Involuntária a risada de Flávio Bolsonaro não é. Feliz ele também não estava. Seria um escape?

Fiz essa pergunta a um conhecido psiquiatra e psicanalista, para quem o único dado aparente é a perversidade. Uma característica que se manifesta também quando o irmão 03 posa de "sheik" enquanto os súditos caçam ossos ou quando o pai contém o riso ao mandar o paciente avesso a cloroquina tomar Tubaína.

Aquele riso, me garante o professor (que não vamos identificar), não é o riso de quem tem confiança na própria impunidade. É o riso de quem sabe que foi pego mas se diverte chocando os algozes e a plateia — que corre, quase sempre, para passar recibo manifestando repúdio e horror. Não aqui, Flávio.

No fim, o que ele quer é mostrar o desprezo e a relação mórbida com o pacto civilizatório e a lei, sobre a qual tenta o tempo todo demonstrar superioridade. É a estratégia do vilão do filme "Seven", que testa o bom-mocismo do personagem de Brad Pitt até ele explodir e provar que, no fundo, eles são iguais. Entre risos e lágrimas de crocodilo, o papel de vítima é o que a família faz de melhor quando a molecagem é repreendida.

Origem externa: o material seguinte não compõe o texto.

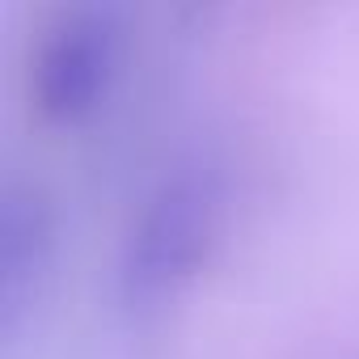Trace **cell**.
I'll return each instance as SVG.
<instances>
[{
  "label": "cell",
  "instance_id": "6da1fadb",
  "mask_svg": "<svg viewBox=\"0 0 359 359\" xmlns=\"http://www.w3.org/2000/svg\"><path fill=\"white\" fill-rule=\"evenodd\" d=\"M229 212V173L216 152H182L131 208L110 262V296L127 317L161 313L208 266Z\"/></svg>",
  "mask_w": 359,
  "mask_h": 359
},
{
  "label": "cell",
  "instance_id": "7a4b0ae2",
  "mask_svg": "<svg viewBox=\"0 0 359 359\" xmlns=\"http://www.w3.org/2000/svg\"><path fill=\"white\" fill-rule=\"evenodd\" d=\"M127 34L114 5H72L39 39L30 60V106L51 127L93 118L123 68Z\"/></svg>",
  "mask_w": 359,
  "mask_h": 359
},
{
  "label": "cell",
  "instance_id": "3957f363",
  "mask_svg": "<svg viewBox=\"0 0 359 359\" xmlns=\"http://www.w3.org/2000/svg\"><path fill=\"white\" fill-rule=\"evenodd\" d=\"M55 254V212L43 191L13 187L5 195V250H0V296H5V334L18 342L22 313L43 300V279L51 275Z\"/></svg>",
  "mask_w": 359,
  "mask_h": 359
}]
</instances>
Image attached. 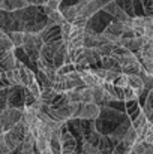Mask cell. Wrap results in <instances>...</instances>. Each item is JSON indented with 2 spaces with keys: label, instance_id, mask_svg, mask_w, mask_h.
<instances>
[{
  "label": "cell",
  "instance_id": "32",
  "mask_svg": "<svg viewBox=\"0 0 153 154\" xmlns=\"http://www.w3.org/2000/svg\"><path fill=\"white\" fill-rule=\"evenodd\" d=\"M48 0H27V3L30 6H44Z\"/></svg>",
  "mask_w": 153,
  "mask_h": 154
},
{
  "label": "cell",
  "instance_id": "1",
  "mask_svg": "<svg viewBox=\"0 0 153 154\" xmlns=\"http://www.w3.org/2000/svg\"><path fill=\"white\" fill-rule=\"evenodd\" d=\"M27 132H29V126L24 121V118H21L12 127H9L8 130H5L3 132V136H5V142H6L8 148L11 151H15L18 147H21L23 139H24V135Z\"/></svg>",
  "mask_w": 153,
  "mask_h": 154
},
{
  "label": "cell",
  "instance_id": "34",
  "mask_svg": "<svg viewBox=\"0 0 153 154\" xmlns=\"http://www.w3.org/2000/svg\"><path fill=\"white\" fill-rule=\"evenodd\" d=\"M59 2H62V0H59Z\"/></svg>",
  "mask_w": 153,
  "mask_h": 154
},
{
  "label": "cell",
  "instance_id": "24",
  "mask_svg": "<svg viewBox=\"0 0 153 154\" xmlns=\"http://www.w3.org/2000/svg\"><path fill=\"white\" fill-rule=\"evenodd\" d=\"M60 9V2L59 0H48L45 5H44V14L48 15L51 11H57Z\"/></svg>",
  "mask_w": 153,
  "mask_h": 154
},
{
  "label": "cell",
  "instance_id": "33",
  "mask_svg": "<svg viewBox=\"0 0 153 154\" xmlns=\"http://www.w3.org/2000/svg\"><path fill=\"white\" fill-rule=\"evenodd\" d=\"M102 5H107V3H110V2H117V0H101Z\"/></svg>",
  "mask_w": 153,
  "mask_h": 154
},
{
  "label": "cell",
  "instance_id": "15",
  "mask_svg": "<svg viewBox=\"0 0 153 154\" xmlns=\"http://www.w3.org/2000/svg\"><path fill=\"white\" fill-rule=\"evenodd\" d=\"M141 106L138 105V99H132V100H126V112L129 115L131 120H134L140 112H141Z\"/></svg>",
  "mask_w": 153,
  "mask_h": 154
},
{
  "label": "cell",
  "instance_id": "5",
  "mask_svg": "<svg viewBox=\"0 0 153 154\" xmlns=\"http://www.w3.org/2000/svg\"><path fill=\"white\" fill-rule=\"evenodd\" d=\"M102 11L107 12L108 15H111L114 20H119V21H123V23H126V21L131 20V15L125 9H122L117 2H110V3L104 5L102 6Z\"/></svg>",
  "mask_w": 153,
  "mask_h": 154
},
{
  "label": "cell",
  "instance_id": "31",
  "mask_svg": "<svg viewBox=\"0 0 153 154\" xmlns=\"http://www.w3.org/2000/svg\"><path fill=\"white\" fill-rule=\"evenodd\" d=\"M12 151L8 148V145H6V142H5V136H3V133H0V154H11Z\"/></svg>",
  "mask_w": 153,
  "mask_h": 154
},
{
  "label": "cell",
  "instance_id": "25",
  "mask_svg": "<svg viewBox=\"0 0 153 154\" xmlns=\"http://www.w3.org/2000/svg\"><path fill=\"white\" fill-rule=\"evenodd\" d=\"M117 3H119L120 8L125 9L131 17H134V2H132V0H117Z\"/></svg>",
  "mask_w": 153,
  "mask_h": 154
},
{
  "label": "cell",
  "instance_id": "2",
  "mask_svg": "<svg viewBox=\"0 0 153 154\" xmlns=\"http://www.w3.org/2000/svg\"><path fill=\"white\" fill-rule=\"evenodd\" d=\"M44 45V41L39 33H32V32H24V42H23V50L29 55V58L36 63L39 58V51Z\"/></svg>",
  "mask_w": 153,
  "mask_h": 154
},
{
  "label": "cell",
  "instance_id": "17",
  "mask_svg": "<svg viewBox=\"0 0 153 154\" xmlns=\"http://www.w3.org/2000/svg\"><path fill=\"white\" fill-rule=\"evenodd\" d=\"M30 6L27 0H6V12H17Z\"/></svg>",
  "mask_w": 153,
  "mask_h": 154
},
{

Um amigo psicólogo, em conversa reservada, explica por que se sente impedido de opinar sobre a personalidade do 01 exposta naquela risada. Primeiro porque seria necessário acompanhar o paciente. Segundo porque, nesse caso, a relação seria sigilosa. De vez em quando um juiz pede uma avaliação a profissionais para saber se determinada pessoa tem desvio de personalidade ou condições de ocupar o cargo que ocupa.

Qualquer coisa fora disso seria buscar algo onde encaixar o personagem, numa manipulação da psicologia para buscar a explicação de um fenômeno que é social, político — e criminoso. Vem então a tentação de periciar o fato delitivo pela explicação médica, como se o delito fosse sempre patológico.

Noves fora, ele me recomenda ler o que Freud escreveu sobre personalidade perversa, aquela que goza no mal que faz. Pode ser um caminho para entender o jogo entre a risada perversa e a risada aflita de quem sabe que se deu mal. Freud e, nesse caso, Steve Bannon, o guru alfabetizado da turma, explicam.

Enquanto buscamos pistas, Flavinho seguirá rindo. Ou chorando. Tem banheiro na prisão?